Hi any advice please? I've had lower abdominal pain for about 3 months which has got gradually worse, it's in my pelvic/hip bone and I feel constantly tired, especially when I try to do normal every day stuff like walking the dog, housework, pegging out washing. Doctor referred me after finding microscopic blood in my urine over two weeks/3 tests. I've got my first consultation with the Urologist tomorrow. Has anyone else had these symptoms? Thanks

0 likes, 7 replies

7 Replies

  • Posted

    Maybe you have a urinary tract infection.
    • Posted

      I was tested for urinary and kidney infections and tests came back clear which now leaves me a bit baffled as to what the pain could be?
    • Posted

      If you are on the mini pill, this can upset your hormones and cause bleeding and pain. I would come off it and see if your symptoms get better.
  • Posted

    Just a question does your pain get worse when you have your periods
    • Posted

      I'm on the mini pill so don't have any periods. I get an awful lot of pain on right hand side of my pelvic bone. More so when I'm mobile.

  • Posted

    You definitely need to look at the number of red blood cells counted per ml or per high power field under microscope

    (or was 'only' the blood colour hemoglobin found? Cells burst?)
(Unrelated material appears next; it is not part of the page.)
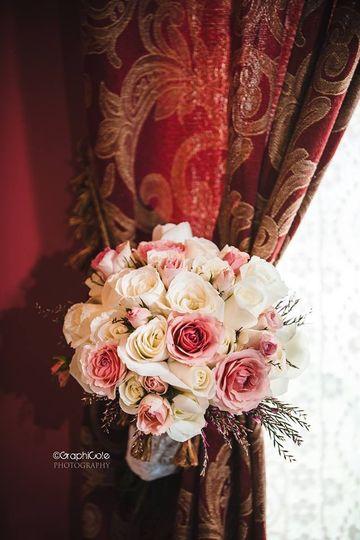 Pink & white roses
    A certain number of red blood cells in urine is found within a range in everyone,

    but in little numbers,

    mostly swept in with glomerular filtration, the problem: how concentrated was the urine. You can imagine the more diluted/drank, the less red cells show up due to concentration. The less drunk, the higher indirectly the concentration. Hence you will find different normal ranges worldwide.

    Anyway as a rule of thumb:

    about up to 3 erythrocytes (RBC) per HPF (high power field under microscope) are normal

    or

    under 12x10^6/L red blood cells (RBC), more or less.

    Anything seen more, will be called 'hematuria' (microscopic hematuria if the urine itself does not look reddish, macroscopic hematuria when the urine is blood red and not due to some eaten food dye) and the search for a reason started.

    (contamination of urine with e.g. menstruation or outside wounds/trauma of tissue have to be excluded!, sometimes a catheter urine is taken for that reason, to avoid contamination and wrong interpretation.).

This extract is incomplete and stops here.